In [1]:
import torch 
from transformers import ViTImageProcessor, ViTForImageClassification, ViTModel, ViTConfig
from PIL import Image
import requests
import matplotlib.pyplot as plt

import numpy as np
import cv2
from datasets import load_dataset,load_metric
from torchvision.transforms import (
    CenterCrop,
    Compose,
    Normalize,
    RandomHorizontalFlip,
    RandomResizedCrop,
    Resize,
    ToTensor,
)

from accelerate import Accelerator

accelerator = Accelerator()
device = accelerator.device


  from .autonotebook import tqdm as notebook_tqdm
Detected kernel version 4.18.0, which is below the recommended minimum of 5.5.0; this can cause the process to hang. It is recommended to upgrade the kernel to the minimum version or higher.


In [2]:
# url = 'http://images.cocodataset.org/val2017/000000039769.jpg'
# url = "http://farm3.staticflickr.com/2066/1798910782_5536af8767_z.jpg"
# url = "http://farm1.staticflickr.com/184/399924547_98e6cef97a_z.jpg"
url = "http://farm1.staticflickr.com/128/318959350_1a39aae18c_z.jpg"
image = Image.open(requests.get(url, stream=True).raw)

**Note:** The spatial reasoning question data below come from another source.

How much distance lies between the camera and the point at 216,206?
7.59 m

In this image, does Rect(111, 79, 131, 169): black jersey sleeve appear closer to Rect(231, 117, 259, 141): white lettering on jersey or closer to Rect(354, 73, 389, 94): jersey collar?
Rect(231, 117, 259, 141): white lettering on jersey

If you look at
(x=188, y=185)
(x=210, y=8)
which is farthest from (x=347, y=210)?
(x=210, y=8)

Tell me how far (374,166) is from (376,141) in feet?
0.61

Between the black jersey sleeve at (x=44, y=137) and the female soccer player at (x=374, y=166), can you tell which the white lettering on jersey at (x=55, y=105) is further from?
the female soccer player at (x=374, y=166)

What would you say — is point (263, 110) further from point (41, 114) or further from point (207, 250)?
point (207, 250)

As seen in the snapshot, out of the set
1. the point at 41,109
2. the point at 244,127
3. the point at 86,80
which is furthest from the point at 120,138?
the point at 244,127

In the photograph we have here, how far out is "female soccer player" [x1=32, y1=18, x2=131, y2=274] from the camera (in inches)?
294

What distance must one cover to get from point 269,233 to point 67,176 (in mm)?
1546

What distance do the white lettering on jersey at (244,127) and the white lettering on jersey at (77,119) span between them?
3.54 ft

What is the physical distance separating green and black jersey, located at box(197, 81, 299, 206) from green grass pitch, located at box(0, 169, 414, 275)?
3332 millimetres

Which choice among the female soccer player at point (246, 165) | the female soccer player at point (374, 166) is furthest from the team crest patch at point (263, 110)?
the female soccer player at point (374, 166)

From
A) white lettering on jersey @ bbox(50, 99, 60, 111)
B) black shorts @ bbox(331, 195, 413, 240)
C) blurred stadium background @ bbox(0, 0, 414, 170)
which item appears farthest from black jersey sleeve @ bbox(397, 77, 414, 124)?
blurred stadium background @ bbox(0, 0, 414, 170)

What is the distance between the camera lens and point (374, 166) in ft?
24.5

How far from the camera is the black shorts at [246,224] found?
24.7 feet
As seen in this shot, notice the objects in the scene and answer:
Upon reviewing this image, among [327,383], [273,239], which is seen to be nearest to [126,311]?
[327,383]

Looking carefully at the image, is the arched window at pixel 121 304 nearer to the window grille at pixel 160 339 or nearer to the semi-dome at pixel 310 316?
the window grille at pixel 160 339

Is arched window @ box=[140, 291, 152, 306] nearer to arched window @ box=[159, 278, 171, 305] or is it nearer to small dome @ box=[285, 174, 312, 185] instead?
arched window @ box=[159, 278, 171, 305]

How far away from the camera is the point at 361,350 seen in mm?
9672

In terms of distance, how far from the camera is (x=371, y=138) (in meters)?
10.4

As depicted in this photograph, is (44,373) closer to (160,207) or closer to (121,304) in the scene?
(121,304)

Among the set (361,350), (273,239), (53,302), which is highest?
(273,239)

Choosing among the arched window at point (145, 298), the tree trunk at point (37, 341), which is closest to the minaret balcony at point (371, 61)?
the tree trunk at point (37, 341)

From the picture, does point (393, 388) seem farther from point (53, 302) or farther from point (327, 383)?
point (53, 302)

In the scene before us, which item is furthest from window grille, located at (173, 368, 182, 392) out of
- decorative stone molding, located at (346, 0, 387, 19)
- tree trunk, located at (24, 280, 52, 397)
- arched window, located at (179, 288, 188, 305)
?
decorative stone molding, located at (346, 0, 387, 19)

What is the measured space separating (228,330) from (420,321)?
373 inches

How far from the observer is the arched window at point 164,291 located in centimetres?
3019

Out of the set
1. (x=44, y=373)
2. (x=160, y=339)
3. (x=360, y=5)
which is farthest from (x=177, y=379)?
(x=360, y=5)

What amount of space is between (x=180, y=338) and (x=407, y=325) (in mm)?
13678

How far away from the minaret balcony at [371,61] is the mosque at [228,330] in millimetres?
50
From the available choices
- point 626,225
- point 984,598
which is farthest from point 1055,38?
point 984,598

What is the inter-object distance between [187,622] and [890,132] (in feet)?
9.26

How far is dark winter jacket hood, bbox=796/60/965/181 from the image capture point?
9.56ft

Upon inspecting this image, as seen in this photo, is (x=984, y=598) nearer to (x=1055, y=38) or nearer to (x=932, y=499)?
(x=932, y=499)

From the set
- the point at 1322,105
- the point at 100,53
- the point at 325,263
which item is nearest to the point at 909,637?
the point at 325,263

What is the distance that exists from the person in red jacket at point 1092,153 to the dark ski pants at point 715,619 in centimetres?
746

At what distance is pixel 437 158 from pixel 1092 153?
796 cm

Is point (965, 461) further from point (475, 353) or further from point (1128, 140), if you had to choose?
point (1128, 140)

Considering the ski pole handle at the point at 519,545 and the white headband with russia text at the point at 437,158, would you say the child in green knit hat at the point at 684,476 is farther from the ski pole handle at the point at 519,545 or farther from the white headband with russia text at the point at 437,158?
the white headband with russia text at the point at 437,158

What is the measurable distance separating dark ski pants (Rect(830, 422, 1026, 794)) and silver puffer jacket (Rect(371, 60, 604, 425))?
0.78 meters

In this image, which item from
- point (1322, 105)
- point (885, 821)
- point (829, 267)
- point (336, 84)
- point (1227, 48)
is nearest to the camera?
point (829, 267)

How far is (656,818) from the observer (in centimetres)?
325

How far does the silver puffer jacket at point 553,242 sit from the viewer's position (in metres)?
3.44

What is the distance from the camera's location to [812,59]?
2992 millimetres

pretrained_name = 'google/vit-base-patch16-224'
# pretrained_name = 'vit-base-patch16-224-finetuned-imageneteval'
# pretrained_name = 'openai/clip-vit-base-patch32'
config = ViTConfig.from_pretrained(pretrained_name)
processor = ViTImageProcessor.from_pretrained(pretrained_name)
# get mean and std to unnormalize the processed images
mean, std = processor.image_mean, processor.image_std

pred_model = ViTForImageClassification.from_pretrained(pretrained_name)
pred_model.to(device)
# set to eval mode
pred_model.eval()

with torch.no_grad():
    inputs = processor(images=image, return_tensors="pt")
    inputs.to(device)
    outputs = pred_model(**inputs, output_hidden_states=True)
    logits = outputs.logits
    # model predicts one of the 1000 ImageNet classes
    predicted_class_idx = logits.argmax(-1).item()
    print("Predicted class:", pred_model.config.id2label[predicted_class_idx])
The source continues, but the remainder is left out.